In totaal werden acht studies geselecteerd: één umbrella review (Apostolo, 2017) en zeven systematische reviews (Corsonello, 2018; Furtado, 2018; Hoogerduijn, 2007; Huisman, 2017; Lee, 2017; McCusker, 2002; Veronese, 2018). In deze module worden systematische reviews beschreven waarin risicofactoren op individueel niveau zijn onderzocht. Meer informatie over het identificeren van kwetsbare ouderen met behulp van meetinstrumenten is te vinden in de module: ‘Identificatie kwetsbare ouderen’.

 

De studie van Apostolo (2017) beschrijft een umbrella review waarin de voorspellende waarde van acht risicofactoren werd onderzocht op functionele achteruitgang in een oudere populatie (≥ 60 jaar). Risicofactoren zijn afgezet tegen ADL-functie, gemeten met gevalideerde vragenlijsten. Apostolo (2017) dekt de literatuur tot oktober 2015 en includeerde vijf systematische reviews (Clegg, 2015; Carpenter, 2015; Drubbel, 2014; Pialoux, 2012; Vermeulen, 2011). Geïncludeerde studies onderzochten de voorspellende waarde van risicofactoren op functionele achteruitgang, welke werd gekenmerkt door een verzwakte reactie op stressoren en een verhoogd risico op slechte klinisch uitkomsten, welke werden afgezet tegen referentietesten (zoals het Comprehensive Geriatric Assessment (CGA), het fenotype model van de Cardiovascular Health Study (CHS), het cumulatieve beperkingen model (Clinical Frailty Scale, CFS) en de frailty-index bij het CGA (FI-CGA)of vergelijkbare referentietesten.

 

Furtado (2018) onderzocht in een systematische review het effect van cognitief functioneren op functionele achteruitgang in een algemene oudere populatie (≥ 60 jaar). Furtado (2018) dekt de literatuur tot september 2017. Furtado (2018) includeerde studies waarin cognitief functioneren, gemeten met de Mini Mental State Examination (MMSE)-test, werd afgezet tegen de functionele achteruitgang.
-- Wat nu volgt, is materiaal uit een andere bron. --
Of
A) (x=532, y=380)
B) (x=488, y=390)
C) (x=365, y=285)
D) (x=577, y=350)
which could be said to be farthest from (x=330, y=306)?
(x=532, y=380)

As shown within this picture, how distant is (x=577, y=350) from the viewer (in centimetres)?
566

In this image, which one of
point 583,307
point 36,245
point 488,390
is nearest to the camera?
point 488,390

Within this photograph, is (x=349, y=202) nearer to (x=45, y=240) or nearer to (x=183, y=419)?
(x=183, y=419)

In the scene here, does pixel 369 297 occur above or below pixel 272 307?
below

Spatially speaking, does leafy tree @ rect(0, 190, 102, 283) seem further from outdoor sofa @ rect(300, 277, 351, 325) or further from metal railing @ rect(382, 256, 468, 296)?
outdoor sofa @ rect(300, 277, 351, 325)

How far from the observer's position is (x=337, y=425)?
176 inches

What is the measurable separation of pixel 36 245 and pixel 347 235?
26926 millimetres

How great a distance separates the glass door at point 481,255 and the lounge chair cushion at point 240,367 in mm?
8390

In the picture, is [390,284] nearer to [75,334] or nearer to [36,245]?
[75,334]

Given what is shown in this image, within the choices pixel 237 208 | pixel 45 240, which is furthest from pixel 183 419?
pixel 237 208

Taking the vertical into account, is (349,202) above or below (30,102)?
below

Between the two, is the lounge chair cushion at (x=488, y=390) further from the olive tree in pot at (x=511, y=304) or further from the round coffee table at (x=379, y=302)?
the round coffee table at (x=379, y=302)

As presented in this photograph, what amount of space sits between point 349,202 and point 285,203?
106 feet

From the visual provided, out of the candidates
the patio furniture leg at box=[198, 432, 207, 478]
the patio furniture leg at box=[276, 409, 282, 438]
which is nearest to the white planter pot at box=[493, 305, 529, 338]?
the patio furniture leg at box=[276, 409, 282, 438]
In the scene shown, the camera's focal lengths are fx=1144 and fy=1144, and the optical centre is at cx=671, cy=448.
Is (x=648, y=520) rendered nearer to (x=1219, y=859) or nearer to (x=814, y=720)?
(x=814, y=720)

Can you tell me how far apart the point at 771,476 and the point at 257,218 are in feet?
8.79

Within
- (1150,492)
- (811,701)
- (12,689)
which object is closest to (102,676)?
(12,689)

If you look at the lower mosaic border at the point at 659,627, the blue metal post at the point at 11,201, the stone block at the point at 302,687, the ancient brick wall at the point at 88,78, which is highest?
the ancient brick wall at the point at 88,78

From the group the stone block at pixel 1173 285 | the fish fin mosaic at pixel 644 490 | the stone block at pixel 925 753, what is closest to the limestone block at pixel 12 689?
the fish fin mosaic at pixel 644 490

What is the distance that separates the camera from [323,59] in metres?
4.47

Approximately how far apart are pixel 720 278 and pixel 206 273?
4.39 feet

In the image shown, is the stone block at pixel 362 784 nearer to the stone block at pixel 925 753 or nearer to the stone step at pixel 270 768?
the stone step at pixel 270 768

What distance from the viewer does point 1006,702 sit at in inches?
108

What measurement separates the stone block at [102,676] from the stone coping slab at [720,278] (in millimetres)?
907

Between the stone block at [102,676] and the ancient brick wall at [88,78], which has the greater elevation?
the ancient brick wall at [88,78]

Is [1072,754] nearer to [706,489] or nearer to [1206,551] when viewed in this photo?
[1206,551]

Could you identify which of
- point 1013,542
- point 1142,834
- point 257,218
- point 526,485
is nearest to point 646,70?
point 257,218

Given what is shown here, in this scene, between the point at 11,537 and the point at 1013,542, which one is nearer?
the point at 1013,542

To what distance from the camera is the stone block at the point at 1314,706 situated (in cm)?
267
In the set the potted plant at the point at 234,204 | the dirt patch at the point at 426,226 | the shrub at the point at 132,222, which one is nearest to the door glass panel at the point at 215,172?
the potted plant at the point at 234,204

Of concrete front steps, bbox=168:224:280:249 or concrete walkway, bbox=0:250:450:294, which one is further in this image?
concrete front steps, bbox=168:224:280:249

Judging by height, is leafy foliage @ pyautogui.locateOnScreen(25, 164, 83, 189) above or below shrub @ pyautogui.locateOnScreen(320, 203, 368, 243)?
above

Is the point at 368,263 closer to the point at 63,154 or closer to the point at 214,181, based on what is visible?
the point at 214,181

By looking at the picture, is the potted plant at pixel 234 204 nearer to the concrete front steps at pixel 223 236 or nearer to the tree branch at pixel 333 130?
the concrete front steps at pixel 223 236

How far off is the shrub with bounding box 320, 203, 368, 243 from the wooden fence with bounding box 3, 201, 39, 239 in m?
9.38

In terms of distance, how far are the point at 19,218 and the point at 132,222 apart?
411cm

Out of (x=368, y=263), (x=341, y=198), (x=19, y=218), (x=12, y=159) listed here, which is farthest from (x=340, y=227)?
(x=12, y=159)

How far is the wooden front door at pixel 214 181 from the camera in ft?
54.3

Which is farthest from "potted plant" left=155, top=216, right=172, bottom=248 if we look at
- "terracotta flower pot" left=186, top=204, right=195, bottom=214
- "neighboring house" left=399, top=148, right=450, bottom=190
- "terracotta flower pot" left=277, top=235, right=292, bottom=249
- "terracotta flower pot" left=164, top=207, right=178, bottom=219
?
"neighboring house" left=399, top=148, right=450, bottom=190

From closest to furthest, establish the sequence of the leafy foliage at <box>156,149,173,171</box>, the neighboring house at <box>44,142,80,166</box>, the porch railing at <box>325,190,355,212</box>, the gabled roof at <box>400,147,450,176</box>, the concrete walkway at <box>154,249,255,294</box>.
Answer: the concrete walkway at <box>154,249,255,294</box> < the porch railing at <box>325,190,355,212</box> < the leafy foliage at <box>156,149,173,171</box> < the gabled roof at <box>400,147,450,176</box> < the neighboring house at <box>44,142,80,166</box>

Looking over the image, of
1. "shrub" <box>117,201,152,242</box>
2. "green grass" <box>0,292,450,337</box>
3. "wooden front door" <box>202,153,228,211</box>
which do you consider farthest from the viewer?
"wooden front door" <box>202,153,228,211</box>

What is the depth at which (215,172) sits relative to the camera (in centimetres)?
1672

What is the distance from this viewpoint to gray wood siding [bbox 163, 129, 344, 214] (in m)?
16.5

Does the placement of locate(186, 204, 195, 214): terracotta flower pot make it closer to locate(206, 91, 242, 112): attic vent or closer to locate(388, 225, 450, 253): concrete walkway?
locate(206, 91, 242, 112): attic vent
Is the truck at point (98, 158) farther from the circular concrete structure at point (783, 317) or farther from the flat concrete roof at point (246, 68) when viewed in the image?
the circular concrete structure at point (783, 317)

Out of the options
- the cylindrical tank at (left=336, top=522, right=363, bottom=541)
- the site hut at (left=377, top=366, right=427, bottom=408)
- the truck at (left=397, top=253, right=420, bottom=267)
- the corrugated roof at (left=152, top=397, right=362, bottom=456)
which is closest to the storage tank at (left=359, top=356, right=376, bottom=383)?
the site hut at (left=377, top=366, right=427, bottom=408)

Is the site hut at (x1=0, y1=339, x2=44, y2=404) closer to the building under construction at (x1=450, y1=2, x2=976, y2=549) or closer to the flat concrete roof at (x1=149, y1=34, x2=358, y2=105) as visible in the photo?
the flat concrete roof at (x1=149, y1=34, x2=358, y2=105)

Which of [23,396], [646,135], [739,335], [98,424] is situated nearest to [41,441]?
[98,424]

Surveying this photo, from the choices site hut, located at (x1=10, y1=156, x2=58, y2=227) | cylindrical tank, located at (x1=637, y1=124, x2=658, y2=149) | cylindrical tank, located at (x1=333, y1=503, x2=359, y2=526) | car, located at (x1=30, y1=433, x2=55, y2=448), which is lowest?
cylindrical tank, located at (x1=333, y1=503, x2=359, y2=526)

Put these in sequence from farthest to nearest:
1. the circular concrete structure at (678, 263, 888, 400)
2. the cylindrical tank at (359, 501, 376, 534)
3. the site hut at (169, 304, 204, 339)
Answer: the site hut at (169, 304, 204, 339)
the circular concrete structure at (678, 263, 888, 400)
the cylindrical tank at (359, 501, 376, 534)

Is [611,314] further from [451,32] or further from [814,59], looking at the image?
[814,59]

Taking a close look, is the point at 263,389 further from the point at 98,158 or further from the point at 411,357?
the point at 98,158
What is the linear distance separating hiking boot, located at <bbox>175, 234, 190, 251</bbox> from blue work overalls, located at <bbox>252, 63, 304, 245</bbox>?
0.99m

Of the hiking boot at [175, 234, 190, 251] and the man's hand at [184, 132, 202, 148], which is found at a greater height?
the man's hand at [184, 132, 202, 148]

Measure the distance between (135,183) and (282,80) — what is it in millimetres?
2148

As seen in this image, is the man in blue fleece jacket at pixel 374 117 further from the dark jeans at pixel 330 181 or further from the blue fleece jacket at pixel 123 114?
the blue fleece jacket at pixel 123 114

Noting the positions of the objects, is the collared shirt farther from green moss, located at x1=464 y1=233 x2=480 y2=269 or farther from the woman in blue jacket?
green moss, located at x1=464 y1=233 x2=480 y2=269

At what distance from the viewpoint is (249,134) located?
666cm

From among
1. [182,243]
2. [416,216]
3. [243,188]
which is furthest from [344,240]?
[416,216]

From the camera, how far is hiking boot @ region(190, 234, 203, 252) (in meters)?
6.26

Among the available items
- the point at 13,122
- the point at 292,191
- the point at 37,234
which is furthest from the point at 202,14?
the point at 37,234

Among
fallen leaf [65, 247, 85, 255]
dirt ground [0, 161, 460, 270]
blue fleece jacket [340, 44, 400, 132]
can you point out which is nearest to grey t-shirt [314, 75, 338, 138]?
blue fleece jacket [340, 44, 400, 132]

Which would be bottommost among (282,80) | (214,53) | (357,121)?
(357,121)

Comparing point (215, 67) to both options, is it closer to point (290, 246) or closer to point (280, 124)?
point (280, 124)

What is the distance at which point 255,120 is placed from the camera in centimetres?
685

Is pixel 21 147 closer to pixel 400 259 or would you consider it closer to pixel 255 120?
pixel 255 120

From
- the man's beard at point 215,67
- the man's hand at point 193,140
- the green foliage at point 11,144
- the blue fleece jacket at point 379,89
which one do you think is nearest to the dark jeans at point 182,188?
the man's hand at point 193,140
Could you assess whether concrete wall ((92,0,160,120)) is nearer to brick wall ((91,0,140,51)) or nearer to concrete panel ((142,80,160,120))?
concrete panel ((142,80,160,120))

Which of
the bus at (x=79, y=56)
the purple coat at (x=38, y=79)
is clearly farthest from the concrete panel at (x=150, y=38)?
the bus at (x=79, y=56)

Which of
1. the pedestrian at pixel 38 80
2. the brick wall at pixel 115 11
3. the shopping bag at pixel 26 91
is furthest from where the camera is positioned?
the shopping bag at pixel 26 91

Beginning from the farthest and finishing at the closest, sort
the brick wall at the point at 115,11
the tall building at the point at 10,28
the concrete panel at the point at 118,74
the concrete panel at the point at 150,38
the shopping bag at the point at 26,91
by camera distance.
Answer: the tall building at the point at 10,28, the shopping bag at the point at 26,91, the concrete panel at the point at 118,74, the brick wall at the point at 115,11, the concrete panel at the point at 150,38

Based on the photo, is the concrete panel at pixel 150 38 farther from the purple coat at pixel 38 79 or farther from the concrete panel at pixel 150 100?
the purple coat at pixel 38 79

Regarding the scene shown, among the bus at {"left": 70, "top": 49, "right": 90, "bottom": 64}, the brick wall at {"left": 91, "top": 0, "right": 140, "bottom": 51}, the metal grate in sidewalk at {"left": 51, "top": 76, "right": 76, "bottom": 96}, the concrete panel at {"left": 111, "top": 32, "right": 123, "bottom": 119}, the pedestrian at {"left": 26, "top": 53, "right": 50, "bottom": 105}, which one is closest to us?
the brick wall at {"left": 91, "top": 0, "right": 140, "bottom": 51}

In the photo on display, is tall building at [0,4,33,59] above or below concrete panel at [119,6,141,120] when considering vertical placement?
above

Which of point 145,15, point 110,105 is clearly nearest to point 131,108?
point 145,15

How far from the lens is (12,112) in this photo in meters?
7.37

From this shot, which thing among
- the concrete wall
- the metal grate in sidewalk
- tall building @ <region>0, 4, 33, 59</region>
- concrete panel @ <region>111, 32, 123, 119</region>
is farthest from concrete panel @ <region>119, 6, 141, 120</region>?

Furtado (2018) includeerde in totaal 14 studies, deze studies zijn van overwegend matige methodologische kwaliteit. In totaal beschrijven drie studies een longitudinaal onderzoeksdesign (Avila-Funes, 2009; Ottenbacher, 2009; Samper-Ternent, 2008), vier studies een cohort (Abizanda, 2013; Alencar, 2013; Jacobs, 2011; Tay, 2016), zes studies een cross-sectioneel onderzoek (Al-Kuwaiti, 2015; Furtado, Caldo, 2017; Han, 2014; Macuco, 2012; Robertson, 2014; Yassuda, 2012) en één studie een observationeel onderzoeksdesign (Kiely, 2009). Functionele achteruitgang werd in kaart gebracht met behulp van het Fried’s phenotype model. Het verschil in cognitief functioneren werd vervolgens onderzocht in kwetsbare en niet-kwetsbare ouderen.

 

Corsonello (2018) onderzocht in een systematische review de relatie tussen de nierfunctie en functionele status bij ouderen (≥65 jaar). Corsonello (2018) dekt de literatuur tot maart 2018. In totaal werden 16 studies geïncludeerd (n= 45.381). De studies zijn van overwegend matige methodologische kwaliteit. In totaal beschrijven zes studies een cross-sectioneel onderzoeksdesign (Odden, 2006; Lin, 2008; Plantinga, 2011; Lattanzio, 2012; Dalrymple, 2013; Reese, 2013; Tufan, 2016) en tien studies een longitudinaal onderzoeksdesign (Adunsky, 2011; Bowling, 2011; Chin, 2014; Dalrymple, 2013; Feng, 2012; Fried, 2006; Liu, 2014; Wang, 2014; Yang, 2014). Nierfunctie werd bepaald aan de hand van de geschatte glomerulaire filtratiesnelheid. De gekozen methode om functionele status te bepalen was zeer divers, er werden studies geïncludeerd die zelf-gerapporteerde functionele status onderzochten, maar ook studies die de functionele status objectief hebben gemeten (bijvoorbeeld. 400 meter wandeltest; knijpkracht, knie extensiekracht, loopsnelheid, short physical performance battery, frailty assessment). Vanwege de grote heterogeniteit kan de data niet worden gepoold en zullende de resultaten descriptief worden beschreven.

 

De systematische review van Veronese (2018) onderzocht of urine incontinentie een voorspellende factor is voor functionele achteruitgang in de algemene oudere populatie. Veronese (2018) dekt de literatuur tot maart 2018. Veronese (2018) includeerde studies waarin de prevalentie urine incontinentie werd bepaald in niet-kwetsbare, pre-kwetsbare en kwetsbare ouderen. In totaal werden 11 studies geïncludeerd (n= 3.784). De deelnemers hadden een gemiddelde leeftijd van 78,2 jaar (SD= 6,1). Tien studies hadden cross-sectioneel onderzoeksdesign (Barradas-Calado, 2016; Berardelli, 2013; Bilotta, 2010; Chang, 2011; Erekson, 2015; Goeteyn, 2017; Jung, 2016; Kang, 2015; Matsushita, 2017; Wang, 2017) en had één studie een longitudinaal onderzoeksdesign (Chong, 2018). Acht studies gebruikten de Fried-criteria voor het vaststellen van kwetsbaarheid en drie studies gebruikten de Clinical Frailty Scale voor het in kaart brengen van kwetsbaarheid. Het hebben van urine incontinentie werd uitgevraagd in zeven studies en onderzocht middels een gestructureerde vragenlijst in één studie. De methodologische kwaliteit van de geïncludeerde studies werd beoordeeld met de Newcastle-Ottawa Scale (NOS), de studies waren van overwegend matige kwaliteit.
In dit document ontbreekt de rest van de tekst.